Exhibit 10.25
EMPLOYMENT CONTRACT
EMPLOYMENT CONTRACT dated December __, 1996 among Macpherson Meistergram,
Inc., a North Carolina corporation ("MAC"), whose business address is 0000 Xxxx
Xxxxxxxx Xxxxxx, Xxxxxxxxxx, Xxxxx Xxxxxxxx 00000, and Xxxxxxx X. Xxxxxxx, whose
address is 0000 Xxxxxxx Xxxxx, Xxxxxxxxxx, XX 00000 ("Employee").
MAC desires to engage Employee to perform services as an executive officer
of MAC and Employee desires to perform such services, on the terms and
conditions hereinafter set forth.
Accordingly, MAC and Employee agree as follows:
1. Term.
MAC agrees to employ Employee to perform services as an executive
officer for a period which will commence with the closing (the "Closing") of the
sale of the capital stock of MAC and Xxxxxxxx X. Xxxxxxxxxx Canada, Inc.
("GEMC") to WG Apparel, Inc. ("WG Apparel") pursuant to the Stock Purchase
Agreement among MAC, GEMC, Xxxxxxx & Xxxxx, Inc. ("W&G"), WG Apparel and the
stockholders of MAC, dated as of November 27, 1996 (the "Stock Purchase
Agreement") and shall continue indefinitely until terminated as provided in this
Section 1 or Section 10 hereof (the "Employment Period"). At any time after one
(1) year from the date of the Closing, MAC may terminate this Employment
Contract by providing not less than one (1) year advance written notice to
Employee; provided, however, that MAC may terminate the Employee as of such
notice by paying one year's salary to Employee and providing for the
continuation and funding of the
-1-
benefits provided for in Sections 6(iii), (iv) and (v) hereof. Employee may
terminate this Employment Contract at any time by providing ninety (90) day's
written notice to MAC. If the Closing does not occur for any reason, this
Employment Contract shall be null and void and neither party shall have any
rights hereunder.
2. Nature of Services.
During the Employment Period, Employee shall at all times be
employed in an executive capacity in the business of MAC in Greensboro, North
Carolina.
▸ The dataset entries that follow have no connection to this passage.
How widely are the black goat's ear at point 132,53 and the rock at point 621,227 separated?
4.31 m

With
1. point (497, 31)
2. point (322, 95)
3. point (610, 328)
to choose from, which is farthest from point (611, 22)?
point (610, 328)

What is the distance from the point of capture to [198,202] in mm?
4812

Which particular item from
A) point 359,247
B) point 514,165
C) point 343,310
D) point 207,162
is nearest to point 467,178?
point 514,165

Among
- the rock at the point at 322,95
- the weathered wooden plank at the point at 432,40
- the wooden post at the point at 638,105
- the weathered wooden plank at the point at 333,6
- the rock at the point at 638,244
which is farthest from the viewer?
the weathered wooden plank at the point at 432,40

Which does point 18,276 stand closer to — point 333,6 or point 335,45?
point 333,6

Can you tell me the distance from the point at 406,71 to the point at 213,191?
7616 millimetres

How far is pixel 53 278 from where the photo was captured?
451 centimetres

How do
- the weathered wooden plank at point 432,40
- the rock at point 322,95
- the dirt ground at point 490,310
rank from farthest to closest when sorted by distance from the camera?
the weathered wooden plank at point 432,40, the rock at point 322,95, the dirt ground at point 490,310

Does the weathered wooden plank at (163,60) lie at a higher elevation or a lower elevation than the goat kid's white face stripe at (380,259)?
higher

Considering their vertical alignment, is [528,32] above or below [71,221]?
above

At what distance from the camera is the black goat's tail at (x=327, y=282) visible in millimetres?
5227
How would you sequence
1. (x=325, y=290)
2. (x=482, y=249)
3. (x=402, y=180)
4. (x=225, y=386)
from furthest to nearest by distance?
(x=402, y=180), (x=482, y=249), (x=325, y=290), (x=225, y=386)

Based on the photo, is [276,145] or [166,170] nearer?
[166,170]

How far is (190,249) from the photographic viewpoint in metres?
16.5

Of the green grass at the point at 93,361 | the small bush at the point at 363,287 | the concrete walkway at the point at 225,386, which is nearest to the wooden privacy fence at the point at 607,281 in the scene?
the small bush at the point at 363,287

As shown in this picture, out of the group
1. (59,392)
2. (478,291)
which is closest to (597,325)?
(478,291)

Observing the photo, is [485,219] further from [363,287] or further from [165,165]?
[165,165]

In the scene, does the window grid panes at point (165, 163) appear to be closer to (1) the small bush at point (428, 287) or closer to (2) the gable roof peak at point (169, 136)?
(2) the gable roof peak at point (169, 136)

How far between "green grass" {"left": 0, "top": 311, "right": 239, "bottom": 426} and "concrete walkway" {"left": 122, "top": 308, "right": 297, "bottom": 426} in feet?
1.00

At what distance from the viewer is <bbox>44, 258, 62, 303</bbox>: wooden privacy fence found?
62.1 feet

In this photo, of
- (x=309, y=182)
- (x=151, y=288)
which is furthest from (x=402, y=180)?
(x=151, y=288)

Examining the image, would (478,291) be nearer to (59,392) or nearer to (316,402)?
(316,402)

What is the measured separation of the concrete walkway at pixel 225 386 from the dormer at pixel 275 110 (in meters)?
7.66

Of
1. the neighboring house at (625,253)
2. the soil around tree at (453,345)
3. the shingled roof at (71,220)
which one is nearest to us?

Employee shall serve as Vice President-Operations of MAC upon
commencement of the Employment Period and thereafter for so long as requested by
MAC's Board of Directors. In the performance of his duties, Employee shall have
responsibility for the overall operations of MAC, subject to the policy
direction of the Board of Directors of MAC and the chief executive officer of
W&G or his designee.
3. Agreement to Serve.
Employee agrees to his employment as described in Section 2 and
agrees to devote all his business time and efforts (except immaterial time and
effort devoted to personal business affairs and investments) to the performance
of his duties under this employment contract. Employee agrees that in the course
of his employment, he will use good faith efforts to faithfully observe and
carry out all of the duties and responsibilities customarily owed by an employee
to his employer.
4. Compensation.
-2-
Employee's salary during the Employment Period shall be fixed from
time to time by the Compensation Committee of the Board of Directors of W&G (the
"Committee") but shall not be less than $90,012 per annum, payable in equal
installments no less frequently than monthly. Employee's salary shall be
reviewed during the first quarter of each calendar year during the Employment
Period (with the first review to occur during the first quarter of 1997). Salary
increases, if any, shall be effective as of April 1 of each year.
5. Incentive Compensation.
Employee shall be entitled to receive bonus or bonuses during the
Employment Period pursuant to an incentive compensation plan and/or a stock
option plan described on Schedule A annexed hereto
6. Expenses; Vacations; Fringe Benefits.
During the Employment Period, Employee shall be entitled to: (i)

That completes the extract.